## Do this
Return all of the entries word for word, but omit the pictures they contain.

## Task data

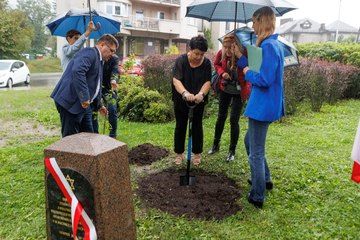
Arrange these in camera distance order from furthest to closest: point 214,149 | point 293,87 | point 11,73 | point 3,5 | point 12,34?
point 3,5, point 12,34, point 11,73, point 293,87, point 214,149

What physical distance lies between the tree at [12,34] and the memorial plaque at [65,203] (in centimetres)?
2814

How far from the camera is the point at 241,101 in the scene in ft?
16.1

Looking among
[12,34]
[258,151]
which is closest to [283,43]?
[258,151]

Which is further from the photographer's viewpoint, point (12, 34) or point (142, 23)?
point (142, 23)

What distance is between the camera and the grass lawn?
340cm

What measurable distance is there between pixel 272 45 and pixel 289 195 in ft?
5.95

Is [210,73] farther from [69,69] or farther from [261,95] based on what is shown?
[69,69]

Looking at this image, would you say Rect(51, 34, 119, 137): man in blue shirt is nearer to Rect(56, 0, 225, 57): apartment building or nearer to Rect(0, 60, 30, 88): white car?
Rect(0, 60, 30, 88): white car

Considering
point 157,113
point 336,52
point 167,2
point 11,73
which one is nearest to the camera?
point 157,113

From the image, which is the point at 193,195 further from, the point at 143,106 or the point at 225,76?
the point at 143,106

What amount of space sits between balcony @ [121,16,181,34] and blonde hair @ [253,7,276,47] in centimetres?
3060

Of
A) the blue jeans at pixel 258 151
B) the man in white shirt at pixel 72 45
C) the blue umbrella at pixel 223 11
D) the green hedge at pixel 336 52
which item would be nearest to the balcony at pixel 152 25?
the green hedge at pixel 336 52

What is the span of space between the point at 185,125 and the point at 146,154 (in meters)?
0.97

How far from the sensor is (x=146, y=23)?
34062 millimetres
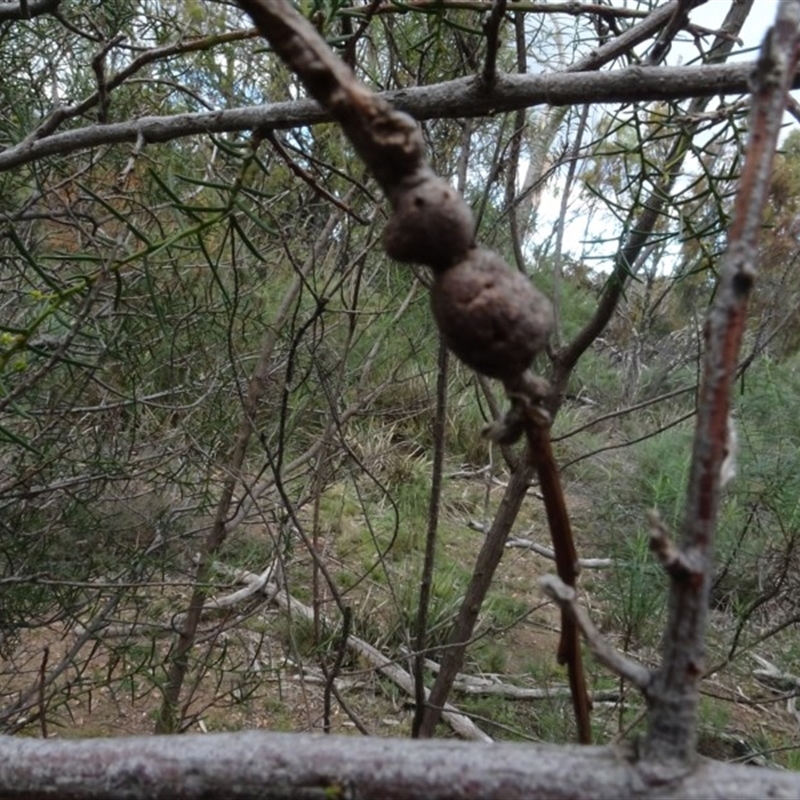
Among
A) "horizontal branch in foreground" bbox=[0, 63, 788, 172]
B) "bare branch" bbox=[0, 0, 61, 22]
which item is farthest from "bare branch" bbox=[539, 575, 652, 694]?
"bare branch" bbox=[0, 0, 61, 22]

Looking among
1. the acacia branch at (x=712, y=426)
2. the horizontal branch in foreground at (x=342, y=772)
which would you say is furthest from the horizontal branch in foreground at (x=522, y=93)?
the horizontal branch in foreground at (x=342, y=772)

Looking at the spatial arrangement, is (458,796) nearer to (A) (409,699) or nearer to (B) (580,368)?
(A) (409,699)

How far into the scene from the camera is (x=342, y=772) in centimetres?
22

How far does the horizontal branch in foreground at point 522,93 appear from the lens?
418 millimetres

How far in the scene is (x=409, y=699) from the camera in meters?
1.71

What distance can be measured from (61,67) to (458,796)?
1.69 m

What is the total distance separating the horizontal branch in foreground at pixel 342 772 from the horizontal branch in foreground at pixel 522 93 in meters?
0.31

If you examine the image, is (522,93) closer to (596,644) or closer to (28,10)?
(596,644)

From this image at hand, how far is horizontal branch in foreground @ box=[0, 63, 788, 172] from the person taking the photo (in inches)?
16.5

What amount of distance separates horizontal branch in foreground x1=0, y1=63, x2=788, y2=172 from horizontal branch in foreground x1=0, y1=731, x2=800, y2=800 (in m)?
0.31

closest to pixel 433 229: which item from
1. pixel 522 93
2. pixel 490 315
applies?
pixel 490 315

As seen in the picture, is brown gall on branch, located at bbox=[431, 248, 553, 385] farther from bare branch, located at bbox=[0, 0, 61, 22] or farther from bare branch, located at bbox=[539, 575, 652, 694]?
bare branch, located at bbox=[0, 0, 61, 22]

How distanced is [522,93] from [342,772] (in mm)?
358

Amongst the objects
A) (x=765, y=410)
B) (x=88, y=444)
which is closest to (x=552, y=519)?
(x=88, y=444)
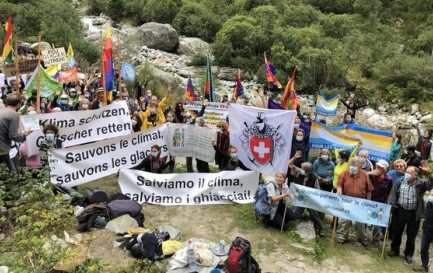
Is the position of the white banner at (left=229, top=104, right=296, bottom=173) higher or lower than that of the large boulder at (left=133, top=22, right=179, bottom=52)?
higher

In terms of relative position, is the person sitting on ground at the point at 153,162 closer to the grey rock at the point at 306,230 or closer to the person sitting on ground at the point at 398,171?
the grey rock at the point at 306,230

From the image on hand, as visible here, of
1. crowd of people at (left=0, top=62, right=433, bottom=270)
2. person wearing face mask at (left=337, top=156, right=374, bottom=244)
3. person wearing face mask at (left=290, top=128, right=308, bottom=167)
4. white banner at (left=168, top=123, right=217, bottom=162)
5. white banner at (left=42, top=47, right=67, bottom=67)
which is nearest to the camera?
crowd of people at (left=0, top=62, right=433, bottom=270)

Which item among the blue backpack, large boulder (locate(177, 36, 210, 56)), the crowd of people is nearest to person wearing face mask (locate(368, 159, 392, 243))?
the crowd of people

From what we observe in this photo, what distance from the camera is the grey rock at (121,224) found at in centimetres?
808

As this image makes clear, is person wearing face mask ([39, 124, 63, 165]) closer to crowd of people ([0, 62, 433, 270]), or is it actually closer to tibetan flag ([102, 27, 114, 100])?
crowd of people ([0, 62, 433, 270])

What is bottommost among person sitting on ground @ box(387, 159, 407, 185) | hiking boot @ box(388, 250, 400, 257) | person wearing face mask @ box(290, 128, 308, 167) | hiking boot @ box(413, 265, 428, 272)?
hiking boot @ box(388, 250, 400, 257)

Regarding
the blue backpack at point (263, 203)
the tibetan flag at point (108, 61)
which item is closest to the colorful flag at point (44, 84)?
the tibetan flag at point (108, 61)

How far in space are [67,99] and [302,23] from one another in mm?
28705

## Result of the task
Arrange these in camera distance order from furthest to closest: point 214,149 | point 293,87 | point 11,73 | point 3,5 | point 12,34?
point 3,5, point 12,34, point 11,73, point 293,87, point 214,149

What physical distance lies between the tree at [12,34] and the memorial plaque at [65,203] (in centimetres)?
2814

How far from the camera is the point at 241,101 in the scene in ft?
16.1

Looking among
[12,34]
[258,151]
which is closest to [283,43]?
[258,151]

Which is further from the photographer's viewpoint, point (12, 34) or point (142, 23)?
point (142, 23)

What distance is between the camera and the grass lawn?
340cm

What measurable distance is there between pixel 272 45 and pixel 289 195 in ft?
5.95

Is [210,73] farther from [69,69] or farther from [261,95] based on what is shown?
[69,69]

Looking at this image, would you say Rect(51, 34, 119, 137): man in blue shirt is nearer to Rect(56, 0, 225, 57): apartment building or nearer to Rect(0, 60, 30, 88): white car?
Rect(0, 60, 30, 88): white car

Considering
point 157,113
point 336,52
point 167,2
point 11,73
which one is nearest to the camera?
point 157,113

From the image, which is the point at 193,195 further from, the point at 143,106 or the point at 225,76?
the point at 143,106

What amount of space sits between balcony @ [121,16,181,34] and blonde hair @ [253,7,276,47] in centimetres?
3060

Of
A) the blue jeans at pixel 258 151
B) the man in white shirt at pixel 72 45
C) the blue umbrella at pixel 223 11
D) the green hedge at pixel 336 52
which item would be nearest to the balcony at pixel 152 25?
the green hedge at pixel 336 52

What is the span of space between the point at 185,125 and the point at 146,154 (in meters)?
0.97

How far from the sensor is (x=146, y=23)?
34062 millimetres
Among
A) "horizontal branch in foreground" bbox=[0, 63, 788, 172]
B) "bare branch" bbox=[0, 0, 61, 22]
which item is farthest from "bare branch" bbox=[539, 575, 652, 694]?
"bare branch" bbox=[0, 0, 61, 22]

Looking among
1. the acacia branch at (x=712, y=426)
2. the horizontal branch in foreground at (x=342, y=772)
which would you say is furthest from the horizontal branch in foreground at (x=522, y=93)?
the horizontal branch in foreground at (x=342, y=772)

Looking at the spatial arrangement, is (458,796) nearer to (A) (409,699) or nearer to (B) (580,368)?
(A) (409,699)

How far into the scene from the camera is (x=342, y=772) in centimetres?
22

How far does the horizontal branch in foreground at point 522,93 appear from the lens?
418 millimetres

How far in the scene is (x=409, y=699) from the camera in meters?
1.71

What distance can be measured from (61,67) to (458,796)?
1.69 m

What is the total distance separating the horizontal branch in foreground at pixel 342 772 from the horizontal branch in foreground at pixel 522 93 in meters?
0.31

If you examine the image, is (522,93) closer to (596,644) or closer to (28,10)?
(596,644)

From this image at hand, how far is horizontal branch in foreground @ box=[0, 63, 788, 172] from the person taking the photo (in inches)?
16.5

What amount of distance separates horizontal branch in foreground x1=0, y1=63, x2=788, y2=172 from horizontal branch in foreground x1=0, y1=731, x2=800, y2=800 (in m)?
0.31

closest to pixel 433 229: which item from
1. pixel 522 93
2. pixel 490 315
applies?
pixel 490 315

As seen in the picture, is brown gall on branch, located at bbox=[431, 248, 553, 385] farther from bare branch, located at bbox=[0, 0, 61, 22] or farther from bare branch, located at bbox=[539, 575, 652, 694]?
bare branch, located at bbox=[0, 0, 61, 22]

How distanced is [522,93] from [342,772] (in mm)?
358

Amongst the objects
A) (x=765, y=410)
B) (x=88, y=444)
which is closest to (x=552, y=519)?
(x=88, y=444)
Is the position of the white banner at (left=229, top=104, right=296, bottom=173) higher or lower than that of the large boulder at (left=133, top=22, right=179, bottom=52)?
higher

In terms of relative position, is the person sitting on ground at the point at 153,162 closer to the grey rock at the point at 306,230 or closer to the person sitting on ground at the point at 398,171?
the grey rock at the point at 306,230

From the image on hand, as visible here, of
1. crowd of people at (left=0, top=62, right=433, bottom=270)
2. person wearing face mask at (left=337, top=156, right=374, bottom=244)
3. person wearing face mask at (left=290, top=128, right=308, bottom=167)
4. white banner at (left=168, top=123, right=217, bottom=162)
5. white banner at (left=42, top=47, right=67, bottom=67)
which is nearest to the camera?
crowd of people at (left=0, top=62, right=433, bottom=270)

Which item among the blue backpack, large boulder (locate(177, 36, 210, 56)), the crowd of people is nearest to person wearing face mask (locate(368, 159, 392, 243))?
the crowd of people

From what we observe in this photo, what distance from the camera is the grey rock at (121,224) found at in centimetres?
808

As this image makes clear, is person wearing face mask ([39, 124, 63, 165]) closer to crowd of people ([0, 62, 433, 270]), or is it actually closer to tibetan flag ([102, 27, 114, 100])?
crowd of people ([0, 62, 433, 270])

What is bottommost among person sitting on ground @ box(387, 159, 407, 185) | hiking boot @ box(388, 250, 400, 257) | person wearing face mask @ box(290, 128, 308, 167) | hiking boot @ box(413, 265, 428, 272)?
hiking boot @ box(388, 250, 400, 257)

Regarding
the blue backpack at point (263, 203)
the tibetan flag at point (108, 61)
which item is closest to the colorful flag at point (44, 84)?
the tibetan flag at point (108, 61)

How far in space are [67,99] and [302,23] from one another in mm?
28705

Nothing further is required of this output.